At a workshop they attended, they were correctly told to list the equity in their apartment building on their FAFSA as a personal investment. This investment, however, raised their Expected Family Contribution (EFC) by over $15,000 which, in turn, required them to take out a Parent PLUS Loan to pay for college.
What really cost this family is that they had to report this asset every year for all four kids. That likely added over a quarter of a million dollars to the cost of educating their children. What’s so frustrating about this example is that no one told the family at the FAFSA workshop they attended one key point — that they could have taken legal steps to convert that personal asset into a business asset with no requirement to list it on the FAFSA.

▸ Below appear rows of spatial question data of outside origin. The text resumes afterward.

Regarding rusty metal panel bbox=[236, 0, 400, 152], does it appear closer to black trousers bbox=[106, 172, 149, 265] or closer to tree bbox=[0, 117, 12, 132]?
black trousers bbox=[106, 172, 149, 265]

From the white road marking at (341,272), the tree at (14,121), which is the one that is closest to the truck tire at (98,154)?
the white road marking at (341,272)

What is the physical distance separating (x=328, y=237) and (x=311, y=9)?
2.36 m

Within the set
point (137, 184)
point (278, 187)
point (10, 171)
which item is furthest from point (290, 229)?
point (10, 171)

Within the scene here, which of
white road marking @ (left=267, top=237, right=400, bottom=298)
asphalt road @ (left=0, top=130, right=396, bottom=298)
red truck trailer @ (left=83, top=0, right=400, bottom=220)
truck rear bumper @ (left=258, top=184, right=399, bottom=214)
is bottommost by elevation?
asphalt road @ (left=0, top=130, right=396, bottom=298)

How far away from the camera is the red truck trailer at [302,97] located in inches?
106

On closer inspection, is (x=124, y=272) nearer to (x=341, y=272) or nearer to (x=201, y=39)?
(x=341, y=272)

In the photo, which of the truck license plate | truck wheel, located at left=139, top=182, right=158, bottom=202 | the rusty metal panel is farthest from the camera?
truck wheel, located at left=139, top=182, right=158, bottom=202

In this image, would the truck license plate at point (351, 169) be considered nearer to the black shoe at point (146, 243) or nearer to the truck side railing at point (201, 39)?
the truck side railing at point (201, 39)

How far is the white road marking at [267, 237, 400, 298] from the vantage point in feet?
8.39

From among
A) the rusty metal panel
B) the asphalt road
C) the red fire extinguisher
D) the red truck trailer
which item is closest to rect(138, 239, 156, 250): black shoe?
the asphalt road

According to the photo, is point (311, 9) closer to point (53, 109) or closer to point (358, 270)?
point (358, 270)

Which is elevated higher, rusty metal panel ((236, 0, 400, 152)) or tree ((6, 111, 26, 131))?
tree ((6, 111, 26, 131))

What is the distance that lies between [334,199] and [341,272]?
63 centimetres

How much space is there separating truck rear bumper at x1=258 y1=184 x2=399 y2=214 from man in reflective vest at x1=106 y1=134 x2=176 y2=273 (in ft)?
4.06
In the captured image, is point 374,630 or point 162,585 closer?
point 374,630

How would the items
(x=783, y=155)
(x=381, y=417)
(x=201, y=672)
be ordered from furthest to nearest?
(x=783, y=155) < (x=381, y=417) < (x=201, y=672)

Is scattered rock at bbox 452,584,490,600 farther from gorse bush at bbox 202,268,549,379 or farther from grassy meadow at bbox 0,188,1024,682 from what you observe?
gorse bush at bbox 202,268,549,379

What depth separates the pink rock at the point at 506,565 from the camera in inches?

There are dozens of other examples that can cause the cost of college to skyrocket. The simple mistake of having college savings in the student’s name instead of the parents’ name, for example, can mean thousands of dollars in additional costs.
Many high schools and colleges consider academics and finances to be two separate spheres, when in fact they are closely linked.
In “Why Admissions and Financial-Aid Professionals Should Work Together,” Chris George, then assistant vice chancellor for enrollment and director of financial aid at the University of Denver, argued that admissions and financial aid should not be separate and isolated parts of the application and admissions decision, with the offices having little knowledge of what was going on with the other side.
Instead, he encouraged his peers on both sides of the divide to educate themselves in the interest of doing a better job for their college families. George now serves as dean of admissions and financial aid at St. Olaf College in Minnesota.
For high schools, bridging the academic-financial divide could mean adding financial aid education in curriculums for those who will be helping families pay for college, or seeking partnerships with individuals and organizations that can fill this important knowledge gap.
Ignorance about federal loan strategies is common. Many people don't know the basics. Try asking parents or academic counselors about the Parent PLUS Loan, for example. Most know only that it carries a high interest rate and therefore they should avoid it. Few are aware of the steps they can take to ease the burden of sizable Parent PLUS Loan balances.
Part of the problem is that the federal government (which administers these loans) changed the rules for the Parent PLUS Loan Program in 2011 and then, in 2014, changed them again back to where they were before 2011. Because of that, parents who research the topic often land on erroneous or out-of-date information.
Similarly, when parents research repayment programs, they may find articles pointing out that there are no income-based payback programs or forgiveness programs for Parent PLUS Loans. Strictly speaking, that’s true. But if parents take the extra step of moving their Parent PLUS Loan balance into the Government Consolidation Program, they can take advantage of loan forgiveness programs. Unfortunately, that bit of information is missing from most high school discussions of the FAFSA.
Finally, there are unscrupulous private lenders that are using this confusion for their own benefit. They spotlight their lower interest rates, side-stepping the fact that a family’s special circumstances could make the Parent PLUS Loan a more favorable option.
All this combined with the complexity of our government loan programs speaks to the need to do more to help parents with this process. If we don't fill the financial aid knowledge gap, there will continue to be two prices for college for our middle-income families — one for the informed and another, much higher one, for the uninformed.
College is expensive, but families who do their homework can find ways to keep it from busting their budgets.